Regional Biodiversity and Fragmentation
- What number of fragments and of what size
are necessary to achieve comparable biodiversity with large
tracts of land?
- Are several small landscaping projects equivalent to one
large one?
- Counter to many expectations, can fragmentation serve to
promote biodiversity by eliminating adverse affects associated with
larger tracks of land?
- Do native landscapes provide habitat for native biota, and
thereby increase the biodiversity of an area?
- Is this benefit enhanced if the landscaping is adjacent to a
natural area?
Definition and Methodology
- Are native landscaping and ecosystem
restoration appropriate comparisons – can we expect landscaping
projects to perform in a manner similar to a mature restoration?
Soil – Research Questions
Soils
- What are the necessary soil conditions for
successful native landscaping?
- Under what circumstances do soils (including urban soils)
need to be amended to facilitate native landscaping?
- What sorts of amendments are needed to overcome specific
limitations (e.g microbial inoculations, compost-teas, biosolids,
physical modifications, nutrients additions or sequestration)?
- What are the reciprocal relations between
urban soils and the communities planted by landscapers?
- Under what circumstances are native plant communities
constrained by poor soil quality?
- Under what circumstances is soil quality and structure
improved by landscaping?
Pesticides and
Fertilizers:
- Under what circumstances do native
landscapes require more or less fertilizer and pesticides than
conventional landscapes?
- Do the fates of nitrogen and phosphorous
on a native landscape differ from a conventionally landscaped
site? Are the biogeochemical mechanisms equivalent on native
landscaped and conventional sites, and how do these processes
compare?
Urban Carbon Sequestration
- What effect does higher carbon levels in
urban areas have on plant productivity in native versus
conventional landscapes?
- Do native landscapes
sequester more carbon than conventional landscapes?
- How do altered
compacted urban soils compare with other systems in regard to
sequestering atmospheric carbon.
Methodology
Experiments should account for the indirect
carbon effects of native and conventional urban landscaping, such as
the carbon produced during the manufacturing and application of
fertilizer, or benefits of reduced energy needs. (e.g. planting to
reduce the heat island effect could reduce reliance on air
conditioning and generate savings in fossil fuel emissions.)
- Are contaminants
absorbed by the plants being transferred to pollinators and
introduced into the food web?
- How effective are native plants, in
particular deep rooted ones, as indicators of contamination?

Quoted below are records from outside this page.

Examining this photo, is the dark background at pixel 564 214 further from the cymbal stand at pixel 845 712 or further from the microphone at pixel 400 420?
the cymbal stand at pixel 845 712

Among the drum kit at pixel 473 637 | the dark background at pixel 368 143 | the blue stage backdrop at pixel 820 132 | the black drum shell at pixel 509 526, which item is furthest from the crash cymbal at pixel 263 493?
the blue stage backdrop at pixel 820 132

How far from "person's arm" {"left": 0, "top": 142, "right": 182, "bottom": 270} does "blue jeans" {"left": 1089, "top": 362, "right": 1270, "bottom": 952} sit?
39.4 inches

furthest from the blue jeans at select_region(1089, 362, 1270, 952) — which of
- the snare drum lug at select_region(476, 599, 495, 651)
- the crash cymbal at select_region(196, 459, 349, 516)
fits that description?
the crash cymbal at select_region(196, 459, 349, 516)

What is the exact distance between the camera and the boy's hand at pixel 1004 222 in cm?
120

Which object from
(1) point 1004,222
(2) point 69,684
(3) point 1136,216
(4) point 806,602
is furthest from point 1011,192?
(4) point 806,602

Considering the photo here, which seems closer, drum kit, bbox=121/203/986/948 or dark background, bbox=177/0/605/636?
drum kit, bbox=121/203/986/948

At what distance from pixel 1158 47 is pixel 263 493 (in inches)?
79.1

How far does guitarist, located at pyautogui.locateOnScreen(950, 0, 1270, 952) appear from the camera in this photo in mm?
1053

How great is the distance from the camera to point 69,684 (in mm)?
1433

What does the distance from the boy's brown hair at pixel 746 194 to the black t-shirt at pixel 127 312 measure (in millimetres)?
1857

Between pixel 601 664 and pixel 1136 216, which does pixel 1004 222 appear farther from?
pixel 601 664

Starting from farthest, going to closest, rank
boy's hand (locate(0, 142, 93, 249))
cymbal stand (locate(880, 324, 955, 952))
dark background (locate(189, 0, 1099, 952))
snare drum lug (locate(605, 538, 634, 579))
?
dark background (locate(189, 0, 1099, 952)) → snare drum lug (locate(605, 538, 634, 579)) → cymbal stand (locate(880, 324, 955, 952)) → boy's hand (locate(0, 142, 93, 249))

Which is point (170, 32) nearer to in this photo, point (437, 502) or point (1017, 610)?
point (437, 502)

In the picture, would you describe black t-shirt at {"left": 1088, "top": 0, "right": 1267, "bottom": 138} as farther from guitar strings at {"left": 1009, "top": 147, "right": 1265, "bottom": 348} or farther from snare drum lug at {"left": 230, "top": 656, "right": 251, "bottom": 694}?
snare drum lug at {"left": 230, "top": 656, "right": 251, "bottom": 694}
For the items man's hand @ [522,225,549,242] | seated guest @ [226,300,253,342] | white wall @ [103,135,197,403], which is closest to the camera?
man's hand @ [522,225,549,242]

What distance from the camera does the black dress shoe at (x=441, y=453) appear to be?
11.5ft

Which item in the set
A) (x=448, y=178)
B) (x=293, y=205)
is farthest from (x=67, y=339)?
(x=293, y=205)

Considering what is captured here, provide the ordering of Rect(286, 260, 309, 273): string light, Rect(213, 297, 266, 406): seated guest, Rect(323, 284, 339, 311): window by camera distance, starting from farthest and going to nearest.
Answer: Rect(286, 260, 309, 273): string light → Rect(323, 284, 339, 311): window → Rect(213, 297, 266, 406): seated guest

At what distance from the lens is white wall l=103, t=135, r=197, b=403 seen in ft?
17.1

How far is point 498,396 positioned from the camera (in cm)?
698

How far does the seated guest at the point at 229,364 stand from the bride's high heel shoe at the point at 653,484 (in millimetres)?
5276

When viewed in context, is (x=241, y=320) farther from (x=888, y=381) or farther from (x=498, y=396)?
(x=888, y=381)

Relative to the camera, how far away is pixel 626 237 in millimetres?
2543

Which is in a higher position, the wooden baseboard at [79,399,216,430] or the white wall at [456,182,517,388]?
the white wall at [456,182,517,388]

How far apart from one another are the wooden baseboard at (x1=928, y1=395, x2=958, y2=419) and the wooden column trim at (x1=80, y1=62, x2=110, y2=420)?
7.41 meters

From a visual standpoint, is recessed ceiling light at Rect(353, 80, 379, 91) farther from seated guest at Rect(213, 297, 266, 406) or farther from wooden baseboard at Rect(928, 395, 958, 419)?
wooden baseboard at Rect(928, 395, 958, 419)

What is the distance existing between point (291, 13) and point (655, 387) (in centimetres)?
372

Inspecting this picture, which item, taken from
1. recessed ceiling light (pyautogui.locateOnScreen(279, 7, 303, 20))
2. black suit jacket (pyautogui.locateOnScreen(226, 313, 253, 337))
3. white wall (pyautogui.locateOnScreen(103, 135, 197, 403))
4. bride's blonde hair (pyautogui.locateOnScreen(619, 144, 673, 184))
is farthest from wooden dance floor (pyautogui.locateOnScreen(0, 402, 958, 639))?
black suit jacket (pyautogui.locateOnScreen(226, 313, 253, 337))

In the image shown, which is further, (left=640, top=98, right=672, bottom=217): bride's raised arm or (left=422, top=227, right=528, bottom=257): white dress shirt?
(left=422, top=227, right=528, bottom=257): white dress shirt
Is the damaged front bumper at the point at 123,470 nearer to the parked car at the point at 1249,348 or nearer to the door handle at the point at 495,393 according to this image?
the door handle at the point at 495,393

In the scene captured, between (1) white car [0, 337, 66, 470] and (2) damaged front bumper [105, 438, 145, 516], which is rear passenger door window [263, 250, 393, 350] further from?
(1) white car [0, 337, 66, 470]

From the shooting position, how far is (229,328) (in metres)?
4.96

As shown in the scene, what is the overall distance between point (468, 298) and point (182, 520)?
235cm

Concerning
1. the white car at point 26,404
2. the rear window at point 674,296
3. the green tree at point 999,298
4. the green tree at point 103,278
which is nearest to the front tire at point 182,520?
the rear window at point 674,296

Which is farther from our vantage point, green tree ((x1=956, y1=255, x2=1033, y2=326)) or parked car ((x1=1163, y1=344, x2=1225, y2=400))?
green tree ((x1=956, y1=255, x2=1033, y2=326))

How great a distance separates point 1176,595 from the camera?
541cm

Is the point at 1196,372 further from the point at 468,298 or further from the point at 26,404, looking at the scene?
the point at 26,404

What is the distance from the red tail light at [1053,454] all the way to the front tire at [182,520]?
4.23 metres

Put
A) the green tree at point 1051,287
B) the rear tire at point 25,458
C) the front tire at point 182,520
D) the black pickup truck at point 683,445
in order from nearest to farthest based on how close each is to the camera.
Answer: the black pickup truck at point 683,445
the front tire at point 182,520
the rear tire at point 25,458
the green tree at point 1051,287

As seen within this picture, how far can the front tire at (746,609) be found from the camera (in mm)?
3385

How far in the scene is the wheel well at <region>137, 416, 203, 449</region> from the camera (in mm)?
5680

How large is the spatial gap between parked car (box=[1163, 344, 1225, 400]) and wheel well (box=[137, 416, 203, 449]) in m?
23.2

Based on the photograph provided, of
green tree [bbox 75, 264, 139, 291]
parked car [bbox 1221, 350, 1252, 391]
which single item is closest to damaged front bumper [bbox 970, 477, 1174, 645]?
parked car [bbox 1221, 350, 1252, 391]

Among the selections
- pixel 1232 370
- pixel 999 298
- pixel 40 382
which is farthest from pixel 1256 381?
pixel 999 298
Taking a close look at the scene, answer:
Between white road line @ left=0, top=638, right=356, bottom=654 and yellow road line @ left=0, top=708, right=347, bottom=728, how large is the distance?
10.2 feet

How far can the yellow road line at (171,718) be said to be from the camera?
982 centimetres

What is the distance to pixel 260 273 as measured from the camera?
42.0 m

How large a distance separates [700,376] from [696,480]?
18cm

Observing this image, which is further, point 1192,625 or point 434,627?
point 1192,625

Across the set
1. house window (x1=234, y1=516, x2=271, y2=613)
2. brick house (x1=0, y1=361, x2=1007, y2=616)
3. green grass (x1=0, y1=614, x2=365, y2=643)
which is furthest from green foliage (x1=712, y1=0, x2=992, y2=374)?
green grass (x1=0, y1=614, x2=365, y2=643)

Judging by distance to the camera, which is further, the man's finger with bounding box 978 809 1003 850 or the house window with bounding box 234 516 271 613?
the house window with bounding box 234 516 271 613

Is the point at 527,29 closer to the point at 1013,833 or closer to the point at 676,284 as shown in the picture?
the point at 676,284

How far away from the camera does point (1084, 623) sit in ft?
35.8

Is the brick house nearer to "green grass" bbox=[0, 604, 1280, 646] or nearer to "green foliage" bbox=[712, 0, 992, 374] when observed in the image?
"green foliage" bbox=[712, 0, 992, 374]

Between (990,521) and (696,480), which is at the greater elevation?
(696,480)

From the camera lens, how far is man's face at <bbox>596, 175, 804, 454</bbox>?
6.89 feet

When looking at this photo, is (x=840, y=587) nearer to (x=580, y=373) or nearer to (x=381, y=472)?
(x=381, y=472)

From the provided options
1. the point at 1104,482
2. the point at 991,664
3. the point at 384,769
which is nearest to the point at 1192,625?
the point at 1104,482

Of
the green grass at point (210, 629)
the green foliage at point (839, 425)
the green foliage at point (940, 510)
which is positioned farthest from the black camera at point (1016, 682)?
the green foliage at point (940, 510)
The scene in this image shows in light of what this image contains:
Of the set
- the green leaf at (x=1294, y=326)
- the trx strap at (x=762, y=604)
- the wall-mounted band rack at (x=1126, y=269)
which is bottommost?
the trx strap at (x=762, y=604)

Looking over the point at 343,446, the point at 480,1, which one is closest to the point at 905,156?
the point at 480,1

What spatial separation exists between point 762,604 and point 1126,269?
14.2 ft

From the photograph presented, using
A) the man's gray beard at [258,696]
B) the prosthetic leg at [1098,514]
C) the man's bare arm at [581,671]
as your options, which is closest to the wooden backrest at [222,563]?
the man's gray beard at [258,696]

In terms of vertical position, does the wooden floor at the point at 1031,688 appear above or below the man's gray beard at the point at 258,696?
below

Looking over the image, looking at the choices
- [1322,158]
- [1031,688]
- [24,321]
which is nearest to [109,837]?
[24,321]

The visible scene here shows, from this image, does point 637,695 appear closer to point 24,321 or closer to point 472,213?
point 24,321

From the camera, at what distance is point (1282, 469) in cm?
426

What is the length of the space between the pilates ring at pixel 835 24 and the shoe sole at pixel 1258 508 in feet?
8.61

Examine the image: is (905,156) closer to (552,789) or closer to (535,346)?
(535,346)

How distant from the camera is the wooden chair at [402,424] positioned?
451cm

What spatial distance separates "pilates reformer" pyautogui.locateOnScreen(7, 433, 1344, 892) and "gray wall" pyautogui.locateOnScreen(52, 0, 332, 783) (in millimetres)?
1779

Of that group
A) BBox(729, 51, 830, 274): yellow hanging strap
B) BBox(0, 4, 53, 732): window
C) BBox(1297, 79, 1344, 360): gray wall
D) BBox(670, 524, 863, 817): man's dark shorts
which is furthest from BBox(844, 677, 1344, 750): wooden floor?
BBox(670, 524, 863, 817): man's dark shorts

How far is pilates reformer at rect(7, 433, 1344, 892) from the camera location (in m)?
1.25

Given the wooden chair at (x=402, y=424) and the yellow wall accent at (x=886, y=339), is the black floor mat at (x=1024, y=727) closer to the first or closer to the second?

- How practical are native aquatic plants
for phytostabliziation on contaminated lakeshores compared to
traditional techniques?
- How effective are native plants for
hydrologic control?
- How much water would native species
use, given an unlimited supply?
- How effective are specific native plants in phytoremediation
compared with currently used non-native?
- What is the ability of native plants
to remediate ground water contamination?
- What is the ability of native plants
to tolerate/remediate radon, radium or other radioactive
elements?
- Are successional plantings, using a series
of communities from specialized non-natives to natives,
effective in the remediation of contaminated soils and the
rehabilitation of a native landscape?
- How do the costs of phytoremediation
compare to other methods of contaminant removal?